**Problème posé 1**
D'après l'extrait à lire sur le roman New Earth Project, en quelle année se déroule l'histoire ?

**Extrait à lire**
+ + + + +

New Earth Project, David Moitet.

En 2125, la majorité de la population est pauvre et parquée dans des bidonvilles, tandis que l’élite profite d’une vie confortable sous le Dôme. Sur Terre, les meilleurs élèves cotoient la même école. C’est ainsi qu’Isis rencontre Orion, le fils du dirigeant du NEP et qu’elle lui ouvre les yeux sur son monde. Le jour où Isis est tirée au sort avec sa famille pour partir sur la Nouvelle Terre, Orion va mener son enquête sur le fonctionnement du NEP… et faire de terribles découvertes.

Dire que j’ai dévoré ce court roman de science-fiction ne serait pas tout à fait exact : il a fait l’affaire de pas même une journée !
La narration alternée nous fait découvrir les aventures d’Isis Mukeba (Immaculée-Sissy, de son petit prénom… véridique !) et d’Orion Parker. Si le second est le fils du multimilliardaire qui a mis sur pieds le projet NEP, la première survit avec ses parents au sein du bidonville flottant, et fréquente l’école dans l’espoir d’un avenir meilleur.

+ + + + +

**Données affichées**
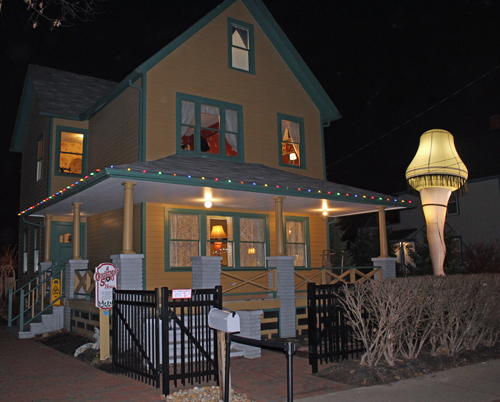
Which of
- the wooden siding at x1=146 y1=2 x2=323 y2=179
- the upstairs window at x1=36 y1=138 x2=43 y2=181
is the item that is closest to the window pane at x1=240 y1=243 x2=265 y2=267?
the wooden siding at x1=146 y1=2 x2=323 y2=179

+ + + + +

**Problème posé 2**
Extrayez toutes les lignes des enregistrements présentés ci-dessus et reproduisez-les telles quelles, sans y inclure les images.

**Résultat obtenu 1**
En 2125.

**Résultat obtenu 2**
Which of
- the wooden siding at x1=146 y1=2 x2=323 y2=179
- the upstairs window at x1=36 y1=138 x2=43 y2=181
is the item that is closest to the window pane at x1=240 y1=243 x2=265 y2=267?
the wooden siding at x1=146 y1=2 x2=323 y2=179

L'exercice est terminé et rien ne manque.